Database Testing · Lesson 1

SQL for Testers

The screen says “saved”. SQL is how you find out whether that is true. This lesson teaches you to query the database directly and assert on what actually persisted.

Database Testing Database & Backend — Lesson 1 of 4 ~30 min read · ~70 min with exercises

1 The Hook

A fictional NZ council, Awanui District Council, shipped a feature that let residents update their postal address online for rates notices. The tester clicked through it: typed a new address, pressed Save, saw the green “Your details have been updated” banner, and reloaded the page. The new address showed. They marked it passed.

Three weeks later the quarterly rates notices went out. A few hundred of them went to the old addresses. People who had carefully updated their details still got their bill at the house they had moved out of, and some missed the payment deadline because the notice never reached them.

The screen had not lied, exactly. The address update wrote to a customer_profile table that the web page read back from. But the rates-notice batch read from a separate billing_address table, and the update never wrote there. The web page showed the new address because it was reading the same row it had just written. The reload “proved” nothing — it just re-read the one place the data had landed. Nobody had checked the table the bills were actually generated from.

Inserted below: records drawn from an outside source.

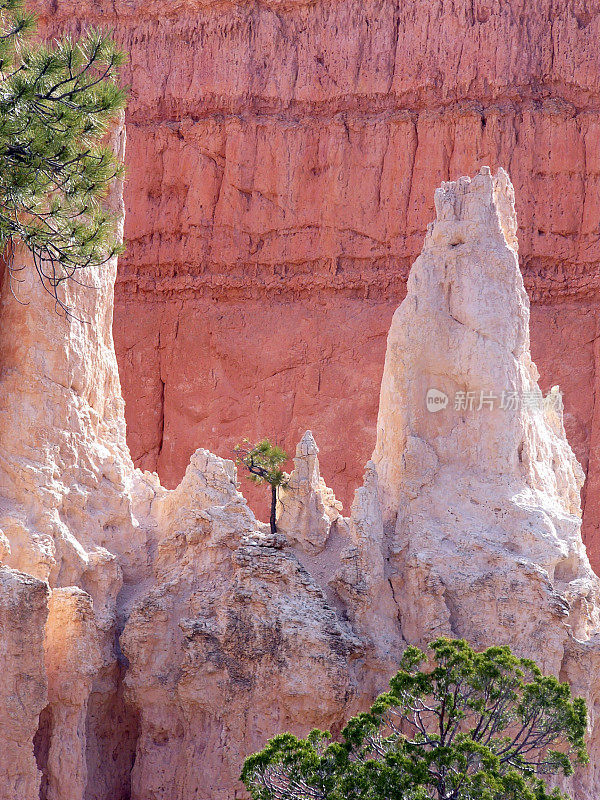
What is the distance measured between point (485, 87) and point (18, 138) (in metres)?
21.4

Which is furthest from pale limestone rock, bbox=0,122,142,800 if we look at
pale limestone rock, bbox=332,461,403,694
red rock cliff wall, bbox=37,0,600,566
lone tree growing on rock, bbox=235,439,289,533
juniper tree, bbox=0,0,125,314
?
red rock cliff wall, bbox=37,0,600,566

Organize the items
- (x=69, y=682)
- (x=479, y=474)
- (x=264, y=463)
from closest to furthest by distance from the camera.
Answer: (x=69, y=682) → (x=479, y=474) → (x=264, y=463)

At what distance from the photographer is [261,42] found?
3216 centimetres

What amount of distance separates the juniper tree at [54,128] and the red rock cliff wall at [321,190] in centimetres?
1754

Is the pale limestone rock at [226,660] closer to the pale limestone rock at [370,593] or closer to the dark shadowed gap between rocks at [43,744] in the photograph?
the pale limestone rock at [370,593]

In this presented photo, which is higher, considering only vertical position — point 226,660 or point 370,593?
point 370,593

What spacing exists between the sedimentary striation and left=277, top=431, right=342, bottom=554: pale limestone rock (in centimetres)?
3

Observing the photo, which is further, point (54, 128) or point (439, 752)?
point (54, 128)

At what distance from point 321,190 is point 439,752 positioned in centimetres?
2240

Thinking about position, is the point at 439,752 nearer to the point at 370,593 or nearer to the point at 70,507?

Here is the lesson hidden in that story. The tester confirmed the screen, and the screen confirmed itself. The only way to catch this defect was to step behind the UI and ask the database directly: after I save an address, which tables changed, and did every table the business depends on get the new value? That question is a SELECT. This lesson teaches you to write it.

2 The Rule

The screen renders what one query returned; it does not prove what the database stored. To verify that an action persisted correctly, query the data layer directly and assert on the actual rows — every table the action should have touched, not just the one the UI reads back. A test that only re-reads the screen is testing the screen, not the system.

3 The Analogy

Analogy

Changing your address with one government agency and assuming the rest know.

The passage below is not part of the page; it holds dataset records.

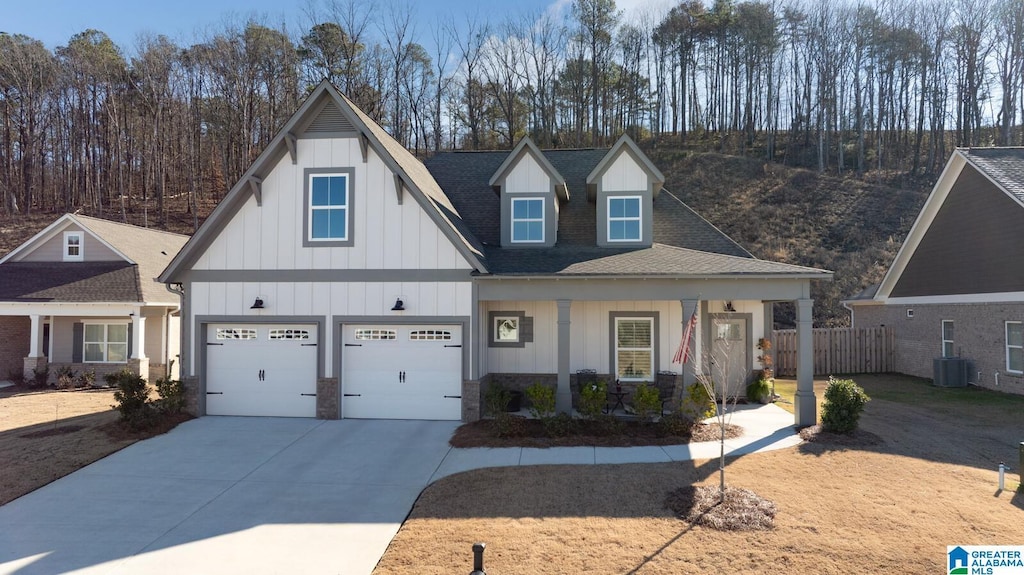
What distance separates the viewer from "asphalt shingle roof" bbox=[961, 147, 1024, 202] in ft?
49.4

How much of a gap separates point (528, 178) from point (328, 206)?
528cm

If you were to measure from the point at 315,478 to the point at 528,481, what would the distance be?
3.53m

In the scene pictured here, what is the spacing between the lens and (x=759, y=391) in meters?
14.1

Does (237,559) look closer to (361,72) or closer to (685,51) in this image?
(361,72)

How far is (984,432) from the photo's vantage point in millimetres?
11203

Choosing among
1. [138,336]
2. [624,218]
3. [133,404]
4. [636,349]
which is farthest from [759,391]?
[138,336]

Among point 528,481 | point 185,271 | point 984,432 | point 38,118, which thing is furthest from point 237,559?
point 38,118

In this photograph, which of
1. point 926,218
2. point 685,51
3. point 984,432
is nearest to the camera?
point 984,432

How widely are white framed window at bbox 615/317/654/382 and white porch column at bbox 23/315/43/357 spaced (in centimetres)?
1947

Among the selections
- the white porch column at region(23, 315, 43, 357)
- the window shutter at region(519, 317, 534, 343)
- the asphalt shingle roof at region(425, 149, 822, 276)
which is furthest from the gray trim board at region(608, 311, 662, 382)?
the white porch column at region(23, 315, 43, 357)

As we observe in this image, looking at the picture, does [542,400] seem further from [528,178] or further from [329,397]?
[528,178]

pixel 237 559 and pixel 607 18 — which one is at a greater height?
pixel 607 18

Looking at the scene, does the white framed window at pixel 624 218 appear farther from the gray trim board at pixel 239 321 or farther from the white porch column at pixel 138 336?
the white porch column at pixel 138 336

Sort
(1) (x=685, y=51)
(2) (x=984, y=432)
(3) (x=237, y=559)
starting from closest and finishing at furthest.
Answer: (3) (x=237, y=559) < (2) (x=984, y=432) < (1) (x=685, y=51)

When you move house in NZ, you tell IRD your new address. The IRD website confirms it, shows it back to you, and everything looks done. But Waka Kotahi still has your old address for your licence, the electoral roll still has the old one, and your KiwiSaver provider never heard a thing. One confirmation from one agency told you nothing about the others. You only find out when a renewal notice goes to the wrong house.

A database is the same. The UI confirming a save is one agency confirming. SQL is how you ring each of the other agencies and ask directly: do you have the new address? A tester who reads the database checks every table the change should have reached, instead of trusting one screen to speak for all of them.

4 SELECT, WHERE and ORDER BY — Reading State

A SELECT reads rows from a table. It changes nothing — it is the safe, read-only verb a tester lives in. The shape is always the same: which columns, from which table, matching which condition.

SELECT customer_id, postal_address, updated_at
FROM   billing_address
WHERE  customer_id = 48213
ORDER BY updated_at DESC;

Read it as a sentence: “Give me the customer ID, postal address, and last-updated time, from the billing address table, for customer 48213, newest first.” That single query is the test the Awanui tester never ran. If billing_address still shows the old address after a save, the defect is caught before a single rates notice goes out.

The WHERE clause is where a tester does most of the work. It narrows millions of rows to the one case under test. A few patterns you will use constantly:

  • Exact match: WHERE status = 'ACTIVE' — the row must equal that value.
  • Ranges: WHERE created_at >= '2026-04-01' — everything on or after that date.
  • Sets: WHERE benefit_type IN ('JOBSEEKER','SUPPORTED_LIVING') — any of these.
  • Negation and combination: WHERE region = 'AUCKLAND' AND status != 'CLOSED'.

ORDER BY ... DESC matters more than it looks. When you save a record twice, or a process writes a history row each time, the newest row is the one that reflects the action you just performed. Sorting newest-first puts the row you care about at the top, so you assert on the right one rather than an old version.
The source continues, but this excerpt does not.